Julia Sutherland (2006)

Publisher:

Literacy 40 (2) pp. 106-113

Introduction

How did teachers improve the quality of pupils’ talk and thinking during group work?

Evidence is building of the importance of collaborative talk in groups. The forms of talk in groups that are most effective for learning are exploratory in nature and make higher order demands on participants. Such talk is characterised by pupils asking questions that require other pupils to offer opinions, make hypotheses, give reasons and reflect, and all members of the group working to create a shared understanding. This digest explores how teachers can help pupils to work together in this way and how it impacts on their learning.

The action research study explored the effects of coaching student teachers how to structure and model pupils’ higher-order group talk in English.
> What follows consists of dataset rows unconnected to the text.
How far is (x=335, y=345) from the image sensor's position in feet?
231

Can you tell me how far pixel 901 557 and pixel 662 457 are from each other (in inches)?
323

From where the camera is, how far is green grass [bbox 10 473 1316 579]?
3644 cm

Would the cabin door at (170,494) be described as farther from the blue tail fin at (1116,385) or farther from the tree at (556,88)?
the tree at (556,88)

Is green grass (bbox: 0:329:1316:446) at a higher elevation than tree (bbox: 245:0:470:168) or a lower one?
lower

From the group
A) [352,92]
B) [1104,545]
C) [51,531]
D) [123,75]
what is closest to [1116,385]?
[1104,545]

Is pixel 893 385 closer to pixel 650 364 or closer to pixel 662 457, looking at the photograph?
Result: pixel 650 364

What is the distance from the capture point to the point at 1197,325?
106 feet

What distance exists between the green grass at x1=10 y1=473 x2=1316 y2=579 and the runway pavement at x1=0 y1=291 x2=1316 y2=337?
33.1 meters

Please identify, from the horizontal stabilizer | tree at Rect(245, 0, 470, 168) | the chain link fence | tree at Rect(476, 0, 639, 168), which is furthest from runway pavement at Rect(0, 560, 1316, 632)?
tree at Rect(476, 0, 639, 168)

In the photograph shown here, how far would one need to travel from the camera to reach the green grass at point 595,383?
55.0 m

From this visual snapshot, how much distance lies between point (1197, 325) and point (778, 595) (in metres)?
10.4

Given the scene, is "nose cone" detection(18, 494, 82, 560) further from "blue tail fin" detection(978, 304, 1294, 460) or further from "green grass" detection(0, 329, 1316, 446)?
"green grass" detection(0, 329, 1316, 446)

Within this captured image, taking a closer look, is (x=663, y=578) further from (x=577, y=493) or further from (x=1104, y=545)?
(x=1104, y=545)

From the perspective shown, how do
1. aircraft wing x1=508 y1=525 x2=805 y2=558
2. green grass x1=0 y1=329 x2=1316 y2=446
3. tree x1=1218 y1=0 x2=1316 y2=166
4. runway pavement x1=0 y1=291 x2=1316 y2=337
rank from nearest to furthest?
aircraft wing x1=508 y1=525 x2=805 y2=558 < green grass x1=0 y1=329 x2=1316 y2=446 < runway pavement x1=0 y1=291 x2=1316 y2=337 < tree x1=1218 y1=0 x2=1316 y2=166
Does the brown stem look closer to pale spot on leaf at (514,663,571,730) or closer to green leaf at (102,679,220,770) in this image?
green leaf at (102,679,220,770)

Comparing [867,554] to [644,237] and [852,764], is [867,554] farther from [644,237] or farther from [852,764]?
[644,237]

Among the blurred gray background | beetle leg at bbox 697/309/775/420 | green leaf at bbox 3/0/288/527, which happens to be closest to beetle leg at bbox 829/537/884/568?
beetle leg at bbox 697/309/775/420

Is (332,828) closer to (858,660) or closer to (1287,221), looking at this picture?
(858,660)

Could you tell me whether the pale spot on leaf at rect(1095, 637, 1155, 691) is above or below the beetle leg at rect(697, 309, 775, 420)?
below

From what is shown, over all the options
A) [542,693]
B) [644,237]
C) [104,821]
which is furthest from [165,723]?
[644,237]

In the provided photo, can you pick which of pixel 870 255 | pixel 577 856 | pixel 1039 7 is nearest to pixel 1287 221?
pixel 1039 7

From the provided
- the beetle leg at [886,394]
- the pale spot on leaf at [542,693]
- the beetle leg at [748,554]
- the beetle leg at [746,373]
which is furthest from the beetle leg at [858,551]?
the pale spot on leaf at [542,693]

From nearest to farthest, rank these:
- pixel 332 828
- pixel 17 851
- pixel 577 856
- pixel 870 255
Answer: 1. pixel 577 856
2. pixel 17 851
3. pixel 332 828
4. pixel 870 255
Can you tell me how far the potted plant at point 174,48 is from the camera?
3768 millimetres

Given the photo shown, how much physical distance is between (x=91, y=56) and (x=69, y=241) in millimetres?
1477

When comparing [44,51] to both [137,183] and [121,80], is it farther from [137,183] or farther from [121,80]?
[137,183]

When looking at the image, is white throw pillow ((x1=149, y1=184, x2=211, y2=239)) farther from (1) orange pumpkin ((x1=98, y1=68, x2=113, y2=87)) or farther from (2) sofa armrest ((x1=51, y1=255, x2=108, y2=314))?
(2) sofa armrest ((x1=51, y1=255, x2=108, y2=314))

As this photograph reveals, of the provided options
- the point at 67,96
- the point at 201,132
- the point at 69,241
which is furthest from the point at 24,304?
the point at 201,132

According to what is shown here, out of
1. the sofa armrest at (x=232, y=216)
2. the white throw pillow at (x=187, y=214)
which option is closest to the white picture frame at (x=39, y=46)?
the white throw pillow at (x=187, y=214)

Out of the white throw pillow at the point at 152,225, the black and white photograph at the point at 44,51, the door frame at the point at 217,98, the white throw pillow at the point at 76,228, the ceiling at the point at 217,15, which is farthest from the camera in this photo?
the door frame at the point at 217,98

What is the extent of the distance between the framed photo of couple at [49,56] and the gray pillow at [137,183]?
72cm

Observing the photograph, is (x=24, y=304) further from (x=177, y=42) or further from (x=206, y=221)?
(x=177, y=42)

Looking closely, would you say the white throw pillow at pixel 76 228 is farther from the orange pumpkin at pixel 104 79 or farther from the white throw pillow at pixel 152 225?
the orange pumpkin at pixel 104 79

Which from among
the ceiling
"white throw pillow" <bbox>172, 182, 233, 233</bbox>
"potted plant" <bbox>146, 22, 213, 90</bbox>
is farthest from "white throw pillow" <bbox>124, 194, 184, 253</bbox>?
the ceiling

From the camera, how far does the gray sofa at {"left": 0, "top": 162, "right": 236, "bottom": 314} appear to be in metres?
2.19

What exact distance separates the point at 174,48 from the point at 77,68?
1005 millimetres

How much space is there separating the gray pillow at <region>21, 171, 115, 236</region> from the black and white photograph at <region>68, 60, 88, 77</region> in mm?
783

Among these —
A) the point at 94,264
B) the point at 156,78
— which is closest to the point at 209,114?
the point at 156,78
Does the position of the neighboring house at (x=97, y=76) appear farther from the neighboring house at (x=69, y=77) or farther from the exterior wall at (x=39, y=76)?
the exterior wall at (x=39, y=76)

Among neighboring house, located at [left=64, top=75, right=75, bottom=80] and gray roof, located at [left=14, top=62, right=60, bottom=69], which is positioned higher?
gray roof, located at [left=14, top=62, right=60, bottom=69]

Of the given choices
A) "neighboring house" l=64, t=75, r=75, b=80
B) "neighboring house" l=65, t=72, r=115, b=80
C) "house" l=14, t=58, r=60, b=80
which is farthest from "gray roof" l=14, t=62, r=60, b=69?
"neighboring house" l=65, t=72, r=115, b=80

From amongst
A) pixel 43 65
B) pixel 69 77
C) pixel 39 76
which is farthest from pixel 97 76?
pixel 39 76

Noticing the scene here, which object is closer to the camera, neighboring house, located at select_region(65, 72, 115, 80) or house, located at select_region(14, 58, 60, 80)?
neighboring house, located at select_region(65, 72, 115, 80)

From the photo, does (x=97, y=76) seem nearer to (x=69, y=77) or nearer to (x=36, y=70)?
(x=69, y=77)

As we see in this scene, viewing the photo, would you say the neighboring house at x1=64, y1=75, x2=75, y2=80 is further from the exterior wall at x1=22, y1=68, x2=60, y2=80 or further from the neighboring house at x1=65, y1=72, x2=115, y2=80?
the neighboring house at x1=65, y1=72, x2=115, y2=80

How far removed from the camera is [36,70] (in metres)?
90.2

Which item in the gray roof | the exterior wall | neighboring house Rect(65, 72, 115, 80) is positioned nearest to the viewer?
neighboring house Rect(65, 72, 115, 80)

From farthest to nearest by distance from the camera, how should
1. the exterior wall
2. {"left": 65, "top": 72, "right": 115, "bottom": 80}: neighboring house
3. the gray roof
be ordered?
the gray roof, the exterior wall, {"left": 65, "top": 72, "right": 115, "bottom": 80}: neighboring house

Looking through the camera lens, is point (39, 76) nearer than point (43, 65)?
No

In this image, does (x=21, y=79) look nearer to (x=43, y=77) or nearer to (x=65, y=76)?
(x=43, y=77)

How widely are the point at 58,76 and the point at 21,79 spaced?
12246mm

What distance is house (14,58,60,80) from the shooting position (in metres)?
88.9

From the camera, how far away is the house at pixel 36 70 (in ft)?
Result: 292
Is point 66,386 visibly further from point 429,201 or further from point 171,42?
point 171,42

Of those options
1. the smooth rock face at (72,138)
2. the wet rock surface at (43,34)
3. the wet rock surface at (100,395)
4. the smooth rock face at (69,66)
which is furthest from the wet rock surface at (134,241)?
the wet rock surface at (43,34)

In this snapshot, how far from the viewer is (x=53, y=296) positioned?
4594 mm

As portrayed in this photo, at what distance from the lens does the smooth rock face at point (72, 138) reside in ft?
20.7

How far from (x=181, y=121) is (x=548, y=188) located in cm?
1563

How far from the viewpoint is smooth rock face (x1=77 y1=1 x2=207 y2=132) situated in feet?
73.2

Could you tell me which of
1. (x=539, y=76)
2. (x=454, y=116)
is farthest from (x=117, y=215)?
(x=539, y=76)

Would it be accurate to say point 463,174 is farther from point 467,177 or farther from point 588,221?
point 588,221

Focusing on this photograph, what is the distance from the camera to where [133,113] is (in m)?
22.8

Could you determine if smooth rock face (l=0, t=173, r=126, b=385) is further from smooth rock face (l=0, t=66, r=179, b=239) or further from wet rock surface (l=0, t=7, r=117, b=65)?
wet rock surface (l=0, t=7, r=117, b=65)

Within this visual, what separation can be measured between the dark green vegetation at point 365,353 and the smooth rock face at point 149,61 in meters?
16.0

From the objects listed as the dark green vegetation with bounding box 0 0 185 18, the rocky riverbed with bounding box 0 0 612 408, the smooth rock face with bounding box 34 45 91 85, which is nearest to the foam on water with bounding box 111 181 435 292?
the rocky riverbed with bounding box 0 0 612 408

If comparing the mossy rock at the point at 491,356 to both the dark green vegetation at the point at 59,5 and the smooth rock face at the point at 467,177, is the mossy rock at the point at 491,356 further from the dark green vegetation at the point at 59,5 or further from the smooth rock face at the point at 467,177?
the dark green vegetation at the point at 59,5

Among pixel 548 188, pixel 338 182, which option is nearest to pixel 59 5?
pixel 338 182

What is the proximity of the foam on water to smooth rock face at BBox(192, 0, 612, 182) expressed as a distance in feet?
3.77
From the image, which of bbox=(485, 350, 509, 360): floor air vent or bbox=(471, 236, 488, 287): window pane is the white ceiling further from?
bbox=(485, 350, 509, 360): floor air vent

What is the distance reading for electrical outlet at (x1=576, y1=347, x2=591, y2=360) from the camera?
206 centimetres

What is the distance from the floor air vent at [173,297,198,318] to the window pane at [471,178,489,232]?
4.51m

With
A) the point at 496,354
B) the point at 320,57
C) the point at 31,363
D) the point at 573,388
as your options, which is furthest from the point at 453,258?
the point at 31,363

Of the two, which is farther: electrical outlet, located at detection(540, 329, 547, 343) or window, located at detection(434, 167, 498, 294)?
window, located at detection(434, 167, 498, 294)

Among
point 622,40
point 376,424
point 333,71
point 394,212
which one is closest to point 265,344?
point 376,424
The teachers used a range of strategies including introducing the pupils to the ground rules of exploratory talk and modelling higher-order questions that probed their thinking and developed their understanding. By the end of the study, the quality and cognitive level of pupils’ group talk had improved. The pupils were more focused when working in groups, participated more equally, asked a greater number of questions, including higher-order questions and engaged in less off-task talk.

The study also revealed how implementing the approach effectively was not an easy task. One of the biggest challenges the teachers felt they faced was being able to guide pupils towards using the kind of talk that would develop their understanding, without dominating the discussion, as this would prevent the pupils from independent talk and thinking. Practitioners seeking to realise the power of group talk to develop pupils’ thinking and understanding will find reflecting on the experiences of the teachers and pupils in this study, together with the examples of their interactions, helpful.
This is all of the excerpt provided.